Buttercup herself, standing half a head over her parents, still holding the dinner dishes, still smelling of Horse, only wished that the great procession wasn’t quite so far away, so she could see if the Countess’s clothes really were all that lovely.
As if in answer to her request, the procession turned and began entering the farm.
“Here?” Buttercup’s father managed. “My God, why?”
Buttercup’s mother whirled on him. “Did you forget to pay your taxes?” (This was after taxes. But everything is after taxes. Taxes were here even before stew.)
“Even if I did, they wouldn’t need all that to collect them,” and he gestured toward the front of his farm, where now the Count and Countess and all their pages and soldiers and servants and courtiers and champions and carriages were coming closer and closer. “What could they want to ask me about?” he said.
“Go see, go see,” Buttercup’s mother told him.
“You go. Please.”
“No. You. Please.”
“We’ll both go.”
They both went. Trembling . . .
“Cows,” the Count said, when they reached his golden carriage. “I would like to talk about your cows.” He spoke from inside, his dark face darkened by shadow.

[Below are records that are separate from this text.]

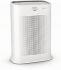 Tefal PURE AIR PT3030 Очиститель Воздуха инструкция, поддержка, форум, описание, мануал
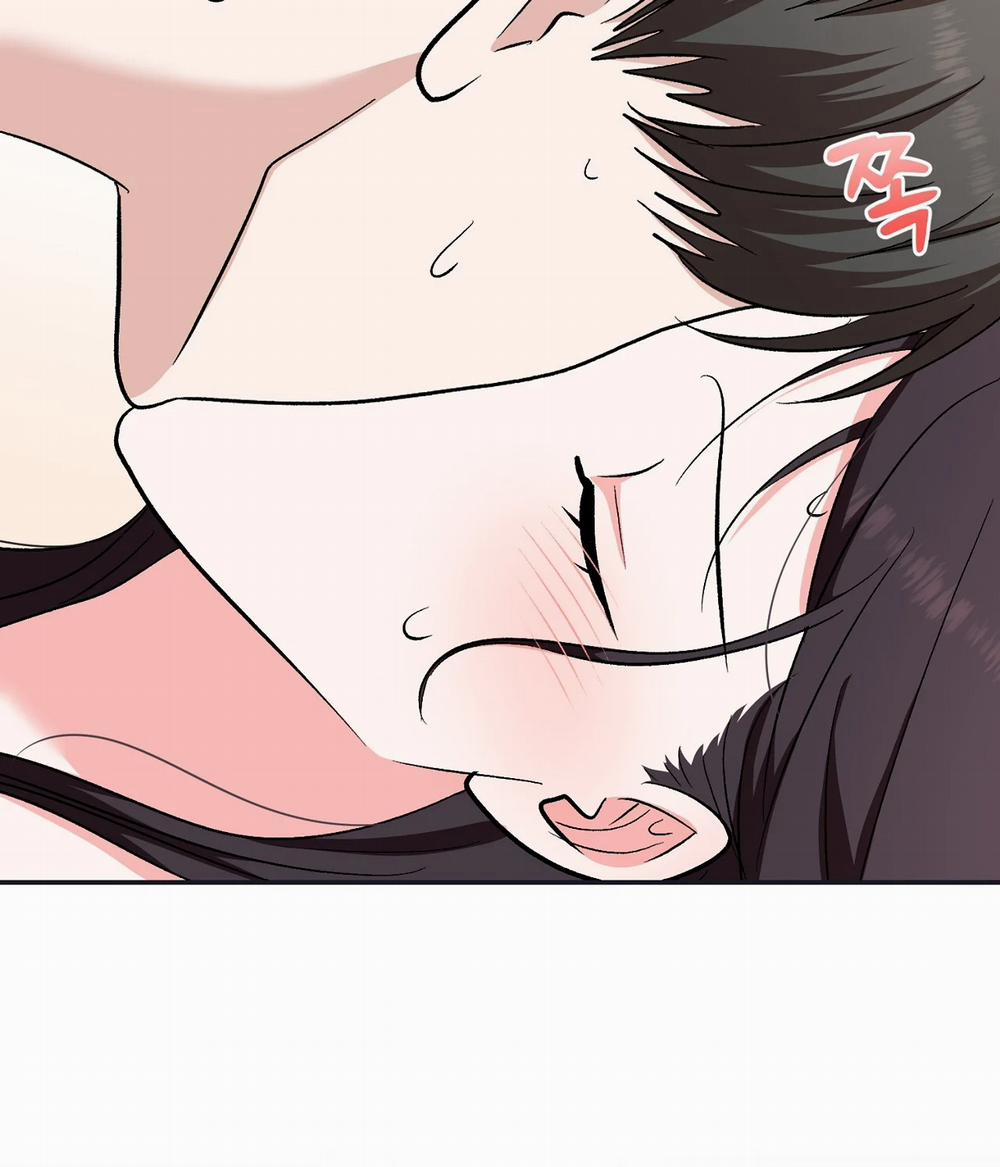 [18+] Năm Giác Quan 19.1 trang 29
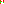 Destellos dst-854175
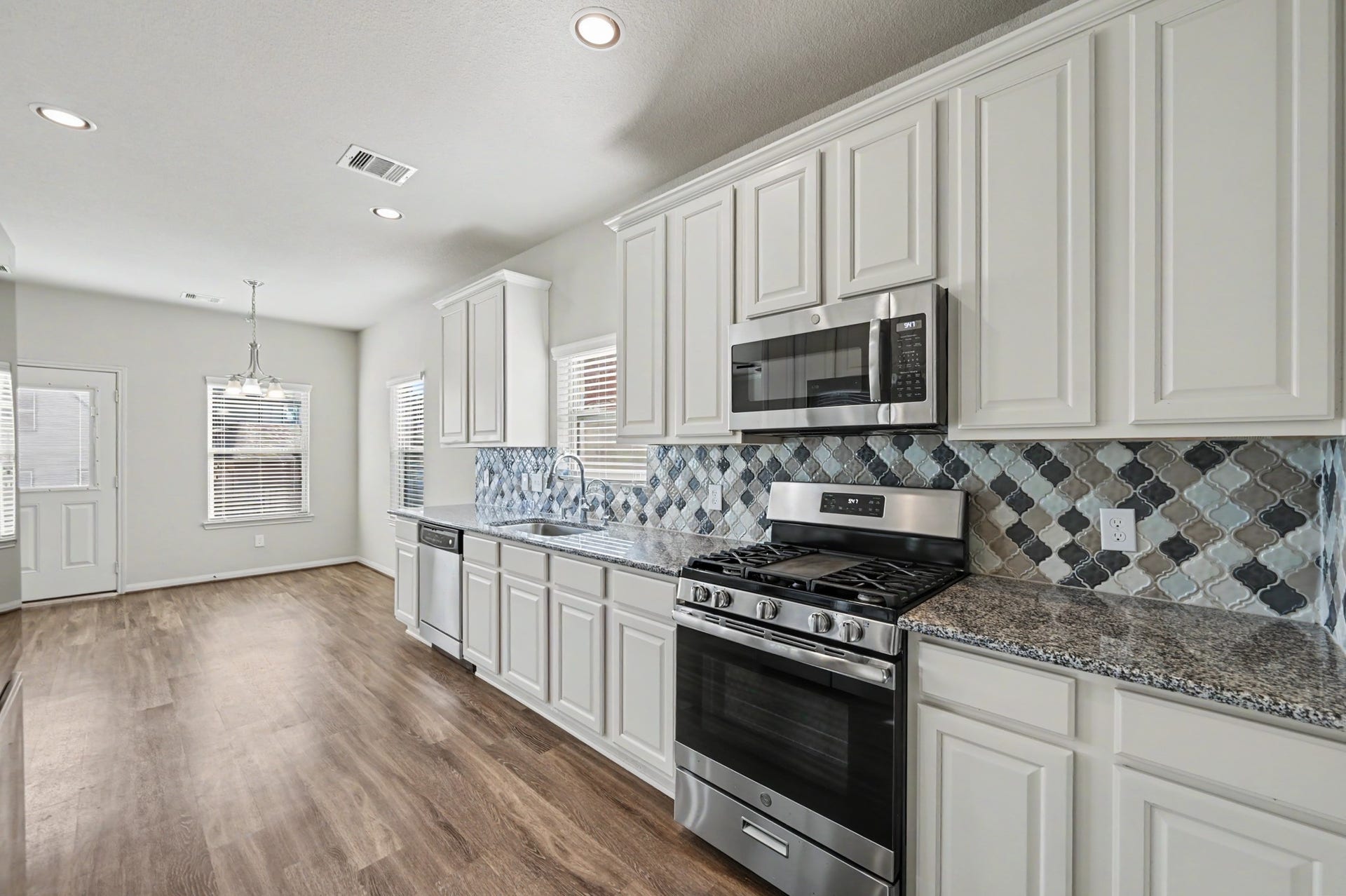 1703 Wandering Hills Road, Conroe, TX 77304 1703 Wandering Hills Road, Conroe, TX 77304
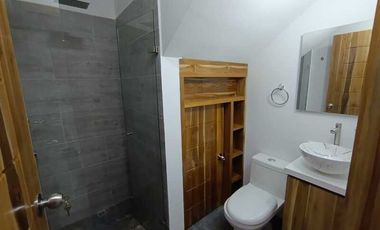 CASA EN ARRIENDO UBICADA EN LA CEJA SECTOR EL TAMBO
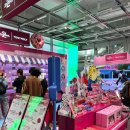 윤성타운 | 토니모리 X 주토피아 홍대타운 올리브영 팝업 추천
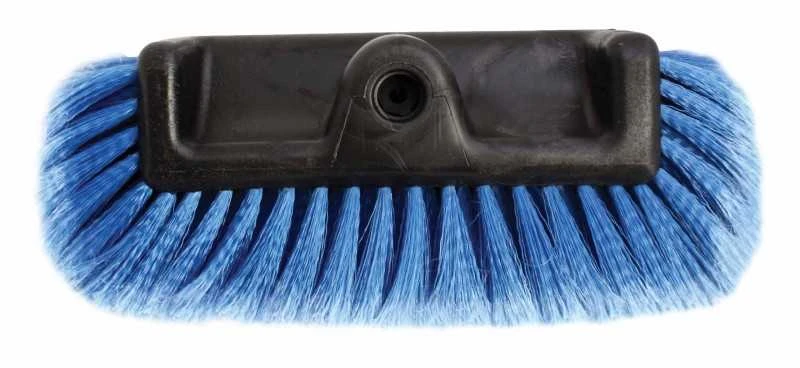 SATRA HYDROBRUSH AUTOMOBILIŲ PLOVYKLĖ 5 PUŠĖ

“My cows?” Buttercup’s father said.
“Yes. You see, I’m thinking of starting a little dairy of my own, and since your cows are known throughout the land as being Florin’s finest, I thought I might pry your secrets from you.”
“My cows,” Buttercup’s father managed to repeat, hoping he was not going mad. Because the truth was, and he knew it well, he had terrible cows. For years, nothing but complaints from the people in the village. If anyone else had had milk to sell, he would have been out of business in a minute. Now granted, things had improved since the farm boy had come to slave for him—no question, the farm boy had certain skills, and the complaints were quite nonexistent now—but that didn’t make his the finest cows in Florin. Still, you didn’t argue with the Count. Buttercup’s father turned to his wife. “What would you say my secret is, my dear?” he asked.
“Oh, there are so many,” she said—she was no dummy, not when it came to the quality of their livestock.